India, Bangladesh join hands for safe cross-border elephant migration

GUWAHATI: Human migration may remain a contentious issue between India and Bangladesh, but not for elephants. The two countries are working with their respective external affairs and home affairs ministries to ensure that jumbos can cross the international boundary with ease.

"We (India and Bangladesh) are cooperating on trans-boundary conservation of elephants. And safe cross-border migration of elephants is one of the agenda of our cooperation. We have submitted our proposal to our external affairs and home affairs ministries for approval so that elephants are allowed smooth passage across the international border. So far the response of the ministries have been positive," union ministry of environment forest, environment and climate change (MoEFCC)'s Project Elephant inspector general, R K Srivastava told TOI here on Thursday.

Srivastava said Bangladesh is also working with their respective ministries on the issue of trans-boundary elephant conservation and migration.

Experts said cross-border jumbo movements are primarily affected by border fencing, which at many places are right on the elephant corridors.

Srivastava said the problem of cross-border elephant movement due to border fencing is mostly in Meghalaya's Garo hills areas and in Tripura. In West Bengal, he added, there are only stray incidents of cross-border migration as there is no elephant habitats as such across the border.

Srivastava informed the problem of migration is more acute between Garo hills on Indian side and Sherpur district in Bangladesh.
"Elephants are by nature migrating animals.

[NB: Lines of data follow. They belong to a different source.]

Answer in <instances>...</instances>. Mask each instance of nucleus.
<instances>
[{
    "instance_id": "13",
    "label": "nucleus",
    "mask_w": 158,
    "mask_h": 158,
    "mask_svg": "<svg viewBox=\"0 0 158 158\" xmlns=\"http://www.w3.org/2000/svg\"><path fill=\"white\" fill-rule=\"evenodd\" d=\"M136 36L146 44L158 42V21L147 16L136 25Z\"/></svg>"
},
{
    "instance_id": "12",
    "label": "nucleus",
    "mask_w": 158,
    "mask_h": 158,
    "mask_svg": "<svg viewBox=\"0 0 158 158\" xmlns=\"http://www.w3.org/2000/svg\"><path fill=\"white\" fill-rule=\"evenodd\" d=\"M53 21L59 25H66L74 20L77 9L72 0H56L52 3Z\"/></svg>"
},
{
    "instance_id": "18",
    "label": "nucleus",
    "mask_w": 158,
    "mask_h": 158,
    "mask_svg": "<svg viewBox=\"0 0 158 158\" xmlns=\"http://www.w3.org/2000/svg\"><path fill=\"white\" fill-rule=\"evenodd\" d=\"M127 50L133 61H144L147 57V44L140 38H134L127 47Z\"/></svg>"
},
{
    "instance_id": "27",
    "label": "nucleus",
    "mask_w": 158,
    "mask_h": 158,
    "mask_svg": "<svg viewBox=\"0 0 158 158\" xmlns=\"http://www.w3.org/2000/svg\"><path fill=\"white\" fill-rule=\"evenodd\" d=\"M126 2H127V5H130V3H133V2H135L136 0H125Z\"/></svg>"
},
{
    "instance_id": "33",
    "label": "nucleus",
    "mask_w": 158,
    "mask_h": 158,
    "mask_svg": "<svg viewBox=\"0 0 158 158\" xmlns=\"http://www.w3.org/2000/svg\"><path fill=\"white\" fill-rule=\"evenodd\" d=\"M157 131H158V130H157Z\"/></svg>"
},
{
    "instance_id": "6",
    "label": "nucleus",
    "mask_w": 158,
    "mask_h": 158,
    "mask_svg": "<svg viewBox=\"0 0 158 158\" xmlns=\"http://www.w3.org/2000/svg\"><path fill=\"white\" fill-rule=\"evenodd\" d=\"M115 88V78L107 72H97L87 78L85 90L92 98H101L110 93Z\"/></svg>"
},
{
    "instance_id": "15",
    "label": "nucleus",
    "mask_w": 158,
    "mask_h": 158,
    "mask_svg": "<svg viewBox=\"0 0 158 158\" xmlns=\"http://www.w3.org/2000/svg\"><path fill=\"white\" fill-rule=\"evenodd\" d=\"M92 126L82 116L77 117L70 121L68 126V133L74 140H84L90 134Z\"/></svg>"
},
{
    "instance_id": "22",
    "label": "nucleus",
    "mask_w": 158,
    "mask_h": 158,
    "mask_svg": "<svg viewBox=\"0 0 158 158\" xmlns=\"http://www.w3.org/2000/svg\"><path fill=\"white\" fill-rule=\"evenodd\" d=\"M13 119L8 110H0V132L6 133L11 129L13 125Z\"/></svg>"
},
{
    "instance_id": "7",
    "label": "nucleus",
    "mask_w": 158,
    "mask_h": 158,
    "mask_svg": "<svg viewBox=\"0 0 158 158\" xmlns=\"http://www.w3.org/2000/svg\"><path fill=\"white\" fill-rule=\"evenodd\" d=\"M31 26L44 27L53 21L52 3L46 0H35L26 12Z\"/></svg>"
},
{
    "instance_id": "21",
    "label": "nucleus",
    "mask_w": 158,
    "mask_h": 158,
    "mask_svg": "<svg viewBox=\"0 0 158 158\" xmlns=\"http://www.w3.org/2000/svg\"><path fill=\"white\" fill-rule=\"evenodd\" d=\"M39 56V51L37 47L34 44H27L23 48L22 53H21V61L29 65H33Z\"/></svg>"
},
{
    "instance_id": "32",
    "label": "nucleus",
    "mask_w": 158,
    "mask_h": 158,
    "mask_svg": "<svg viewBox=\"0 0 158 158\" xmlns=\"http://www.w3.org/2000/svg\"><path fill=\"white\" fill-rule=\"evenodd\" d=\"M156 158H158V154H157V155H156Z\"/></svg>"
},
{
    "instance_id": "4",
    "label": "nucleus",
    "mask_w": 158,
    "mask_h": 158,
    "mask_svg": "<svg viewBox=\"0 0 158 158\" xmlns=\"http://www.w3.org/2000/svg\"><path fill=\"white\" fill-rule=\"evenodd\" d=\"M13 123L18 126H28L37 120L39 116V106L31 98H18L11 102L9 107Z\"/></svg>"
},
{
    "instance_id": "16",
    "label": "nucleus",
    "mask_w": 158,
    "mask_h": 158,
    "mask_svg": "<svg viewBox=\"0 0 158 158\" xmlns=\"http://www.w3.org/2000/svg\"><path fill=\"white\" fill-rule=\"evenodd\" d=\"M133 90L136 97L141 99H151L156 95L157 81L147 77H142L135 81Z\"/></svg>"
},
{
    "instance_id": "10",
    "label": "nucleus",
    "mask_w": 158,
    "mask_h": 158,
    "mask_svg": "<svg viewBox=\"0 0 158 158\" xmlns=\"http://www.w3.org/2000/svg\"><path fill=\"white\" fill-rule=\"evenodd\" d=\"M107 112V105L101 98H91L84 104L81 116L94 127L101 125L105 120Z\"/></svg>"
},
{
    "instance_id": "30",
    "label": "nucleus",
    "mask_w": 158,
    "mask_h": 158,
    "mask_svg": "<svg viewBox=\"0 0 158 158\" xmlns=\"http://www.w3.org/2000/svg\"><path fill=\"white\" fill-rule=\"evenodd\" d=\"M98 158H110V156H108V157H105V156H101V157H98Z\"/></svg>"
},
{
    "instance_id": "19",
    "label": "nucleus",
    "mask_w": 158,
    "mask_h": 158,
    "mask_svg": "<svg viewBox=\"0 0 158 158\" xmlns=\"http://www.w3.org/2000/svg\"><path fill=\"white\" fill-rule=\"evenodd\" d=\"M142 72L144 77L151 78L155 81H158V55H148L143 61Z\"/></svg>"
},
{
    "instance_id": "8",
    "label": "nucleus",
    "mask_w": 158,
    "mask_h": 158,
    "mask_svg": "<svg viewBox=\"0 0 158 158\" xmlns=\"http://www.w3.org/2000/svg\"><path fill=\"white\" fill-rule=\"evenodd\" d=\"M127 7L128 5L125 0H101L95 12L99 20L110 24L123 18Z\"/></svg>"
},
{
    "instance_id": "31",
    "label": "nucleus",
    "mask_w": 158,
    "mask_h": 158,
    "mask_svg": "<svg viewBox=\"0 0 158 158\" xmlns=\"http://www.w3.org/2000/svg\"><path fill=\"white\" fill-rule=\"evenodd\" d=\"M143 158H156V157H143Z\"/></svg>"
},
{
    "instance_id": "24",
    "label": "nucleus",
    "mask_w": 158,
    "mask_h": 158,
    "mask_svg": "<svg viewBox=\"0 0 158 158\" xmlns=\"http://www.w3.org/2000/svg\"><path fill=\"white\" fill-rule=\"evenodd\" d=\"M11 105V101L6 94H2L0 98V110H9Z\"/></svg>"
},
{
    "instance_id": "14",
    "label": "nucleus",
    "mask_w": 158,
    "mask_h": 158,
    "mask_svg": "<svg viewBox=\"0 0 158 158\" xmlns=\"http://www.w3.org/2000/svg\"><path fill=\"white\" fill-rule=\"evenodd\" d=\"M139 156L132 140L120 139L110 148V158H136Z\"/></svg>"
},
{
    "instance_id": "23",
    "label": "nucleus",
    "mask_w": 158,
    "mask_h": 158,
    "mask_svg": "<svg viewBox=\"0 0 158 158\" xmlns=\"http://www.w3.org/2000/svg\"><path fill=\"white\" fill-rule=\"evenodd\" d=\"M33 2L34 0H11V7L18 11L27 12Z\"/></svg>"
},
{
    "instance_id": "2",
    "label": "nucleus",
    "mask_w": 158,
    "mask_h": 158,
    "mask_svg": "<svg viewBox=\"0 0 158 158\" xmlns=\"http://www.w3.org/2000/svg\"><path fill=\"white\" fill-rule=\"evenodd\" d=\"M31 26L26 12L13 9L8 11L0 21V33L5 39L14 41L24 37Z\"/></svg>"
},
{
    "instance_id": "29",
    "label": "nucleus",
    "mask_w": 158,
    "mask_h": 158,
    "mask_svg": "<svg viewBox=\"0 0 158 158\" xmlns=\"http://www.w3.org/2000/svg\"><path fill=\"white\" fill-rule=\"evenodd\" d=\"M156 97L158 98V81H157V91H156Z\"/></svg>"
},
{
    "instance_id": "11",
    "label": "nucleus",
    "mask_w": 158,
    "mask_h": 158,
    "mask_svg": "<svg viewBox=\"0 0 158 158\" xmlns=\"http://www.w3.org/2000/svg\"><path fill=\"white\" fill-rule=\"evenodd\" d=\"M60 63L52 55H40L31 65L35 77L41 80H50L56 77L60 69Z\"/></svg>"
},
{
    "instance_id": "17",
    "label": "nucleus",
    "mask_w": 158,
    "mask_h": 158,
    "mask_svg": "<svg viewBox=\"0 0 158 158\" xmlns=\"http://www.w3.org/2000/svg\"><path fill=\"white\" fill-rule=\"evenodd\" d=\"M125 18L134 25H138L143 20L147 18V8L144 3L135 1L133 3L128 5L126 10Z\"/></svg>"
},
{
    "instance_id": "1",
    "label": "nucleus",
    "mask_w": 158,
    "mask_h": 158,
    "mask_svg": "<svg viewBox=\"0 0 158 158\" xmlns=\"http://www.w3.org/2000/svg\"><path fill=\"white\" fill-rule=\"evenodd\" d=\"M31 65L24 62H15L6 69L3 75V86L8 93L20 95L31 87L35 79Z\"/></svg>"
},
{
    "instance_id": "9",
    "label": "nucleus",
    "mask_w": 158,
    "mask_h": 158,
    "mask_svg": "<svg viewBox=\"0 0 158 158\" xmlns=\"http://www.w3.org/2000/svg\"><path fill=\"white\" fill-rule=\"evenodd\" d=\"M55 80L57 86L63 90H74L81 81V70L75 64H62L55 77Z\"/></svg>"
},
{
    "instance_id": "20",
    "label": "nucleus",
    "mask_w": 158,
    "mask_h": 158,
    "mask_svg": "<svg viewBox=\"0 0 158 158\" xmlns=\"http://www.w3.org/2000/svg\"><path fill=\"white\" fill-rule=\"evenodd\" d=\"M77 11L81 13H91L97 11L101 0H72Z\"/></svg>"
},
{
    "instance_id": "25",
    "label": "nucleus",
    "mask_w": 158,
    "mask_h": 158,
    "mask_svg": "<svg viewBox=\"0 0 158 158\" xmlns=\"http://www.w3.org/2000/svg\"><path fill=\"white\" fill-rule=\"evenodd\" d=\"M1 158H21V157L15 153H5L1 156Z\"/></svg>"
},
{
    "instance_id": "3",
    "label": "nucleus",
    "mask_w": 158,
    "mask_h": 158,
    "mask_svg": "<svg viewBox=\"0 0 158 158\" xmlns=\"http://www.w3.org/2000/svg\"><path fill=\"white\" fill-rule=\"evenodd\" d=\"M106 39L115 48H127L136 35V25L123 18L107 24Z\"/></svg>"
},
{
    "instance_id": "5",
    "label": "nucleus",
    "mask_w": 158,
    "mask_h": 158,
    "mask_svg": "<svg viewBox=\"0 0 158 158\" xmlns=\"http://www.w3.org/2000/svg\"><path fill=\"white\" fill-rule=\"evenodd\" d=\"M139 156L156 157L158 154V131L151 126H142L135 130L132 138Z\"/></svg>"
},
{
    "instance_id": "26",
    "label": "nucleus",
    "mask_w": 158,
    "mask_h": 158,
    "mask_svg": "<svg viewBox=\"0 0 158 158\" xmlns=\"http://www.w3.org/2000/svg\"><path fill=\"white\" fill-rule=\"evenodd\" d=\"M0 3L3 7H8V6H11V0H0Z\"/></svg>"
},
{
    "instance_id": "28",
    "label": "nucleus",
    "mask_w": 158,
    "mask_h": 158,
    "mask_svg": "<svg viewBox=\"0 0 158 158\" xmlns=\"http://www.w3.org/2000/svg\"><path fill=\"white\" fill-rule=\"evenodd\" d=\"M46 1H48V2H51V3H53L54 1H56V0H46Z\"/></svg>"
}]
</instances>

Blocking their corridors actually do not works as elephants manage to overcome the barriers. However, we need to ease their cross-border movement of elephants. There are about 200-odd elephants left in the wild in Bangladesh. If we do not allow safe migration, there genetic stock will be affected," Srivastava said on the sidelines of Balipara Foundation's Asian Elephant in the Wild: Elephant Talk 2015 here on Thursday.
Global experts on elephant and biodiversity conservation experts deliberated on the way forward for restoring Northeast's and trans-boundary elephant habitats at the two-day elephant conclave.
Assam chief minister Tarun Gogoi said that there is a need to strike a balance between biodiversity conservation and improving the living conditions of people who are affected by the conflict.